动态场景下流感知的视觉定位方法
Streaming Perception-Based Visual Localization Method in Dynamic Scenes
-
摘要: 视觉同时定位与地图构建(Simultaneous Localization and Mapping, SLAM)通过视觉传感器数据计算相机位姿来实现定位. 在动态场景下, 它通常与深度学习方法结合提高系统的定位精度. 但是深度学习方法往往对计算资源的要求较高, 导致系统运行时产生一定的时间延迟, 难以达到流式处理的要求. 针对这些问题, 本文基于流式评估指标, 提出一种针对动态场景下视觉SLAM的流感知定位方法. 该流式评估指标同时考虑定位精度和算法时间延迟, 能够准确反映系统的流式处理性能. 在此基础上, 通过多线程并行和相机位姿预测相结合的方式, 获得持续稳定的相机位姿输出, 实现流感知的视觉定位. 实验结果表明, 该方法能够有效提升动态场景下采用深度学习方法的视觉定位的流性能.Abstract: Simultaneous Localization and Mapping (SLAM) utilizes visual sensor data to estimate camera poses for localization. In dynamic scenes, SLAM is often augmented with deep learning methods to improve localization accuracy. However, deep learning methods typically demand high computational resources, resulting in time delays during system operation that hinders real-time streaming processing.
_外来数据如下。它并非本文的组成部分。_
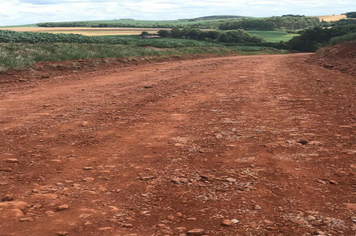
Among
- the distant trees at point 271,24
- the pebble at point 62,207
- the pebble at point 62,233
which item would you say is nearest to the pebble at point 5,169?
the pebble at point 62,207

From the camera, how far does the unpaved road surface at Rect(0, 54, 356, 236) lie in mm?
3369

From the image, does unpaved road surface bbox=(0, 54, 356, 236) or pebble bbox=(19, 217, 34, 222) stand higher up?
unpaved road surface bbox=(0, 54, 356, 236)

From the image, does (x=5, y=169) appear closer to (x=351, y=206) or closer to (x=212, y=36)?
(x=351, y=206)

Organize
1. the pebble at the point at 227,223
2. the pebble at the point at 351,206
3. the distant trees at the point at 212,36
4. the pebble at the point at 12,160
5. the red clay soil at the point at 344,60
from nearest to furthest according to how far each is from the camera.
→ the pebble at the point at 227,223
the pebble at the point at 351,206
the pebble at the point at 12,160
the red clay soil at the point at 344,60
the distant trees at the point at 212,36

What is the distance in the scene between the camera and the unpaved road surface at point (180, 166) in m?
3.37

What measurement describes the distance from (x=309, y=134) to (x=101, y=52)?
59.1 feet

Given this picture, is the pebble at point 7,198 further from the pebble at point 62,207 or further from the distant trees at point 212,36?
the distant trees at point 212,36

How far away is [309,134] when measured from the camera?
5973mm

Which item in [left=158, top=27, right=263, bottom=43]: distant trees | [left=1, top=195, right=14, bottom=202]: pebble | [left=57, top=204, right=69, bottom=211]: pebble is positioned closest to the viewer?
[left=57, top=204, right=69, bottom=211]: pebble

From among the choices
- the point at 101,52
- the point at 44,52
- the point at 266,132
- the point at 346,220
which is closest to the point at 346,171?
the point at 346,220

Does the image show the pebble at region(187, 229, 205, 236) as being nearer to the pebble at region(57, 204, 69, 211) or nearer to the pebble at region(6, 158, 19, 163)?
the pebble at region(57, 204, 69, 211)

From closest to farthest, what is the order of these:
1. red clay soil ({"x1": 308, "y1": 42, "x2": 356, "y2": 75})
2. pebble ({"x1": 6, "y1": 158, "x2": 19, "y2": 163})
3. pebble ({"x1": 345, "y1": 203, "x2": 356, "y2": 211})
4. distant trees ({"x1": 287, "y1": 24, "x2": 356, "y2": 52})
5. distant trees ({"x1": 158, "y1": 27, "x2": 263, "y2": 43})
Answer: pebble ({"x1": 345, "y1": 203, "x2": 356, "y2": 211}) → pebble ({"x1": 6, "y1": 158, "x2": 19, "y2": 163}) → red clay soil ({"x1": 308, "y1": 42, "x2": 356, "y2": 75}) → distant trees ({"x1": 287, "y1": 24, "x2": 356, "y2": 52}) → distant trees ({"x1": 158, "y1": 27, "x2": 263, "y2": 43})

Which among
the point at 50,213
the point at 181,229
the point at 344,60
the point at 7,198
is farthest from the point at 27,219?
the point at 344,60

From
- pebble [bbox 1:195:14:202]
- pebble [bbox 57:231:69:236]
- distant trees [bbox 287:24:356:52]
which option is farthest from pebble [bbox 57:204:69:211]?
distant trees [bbox 287:24:356:52]
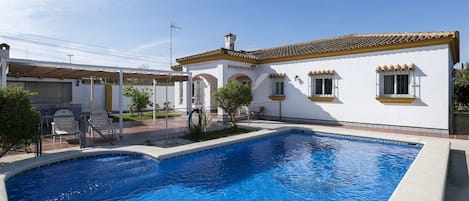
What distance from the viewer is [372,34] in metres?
18.1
To address these challenges, this paper proposes a streaming perception-based visual SLAM method for dynamic scenes, which integrates a streaming evaluation metric that considers both localization accuracy and algorithmic time delay to reflect the system's streaming processing performance accurately. Based on this metric, the proposed method employs multi-thread parallelism and camera pose prediction to obtain continuous and stable camera pose outputs, enabling streaming perception-based visual localization. Experimental results demonstrate that the proposed method effectively improves the streaming performance of visual localization using deep learning methods in dynamic scenes.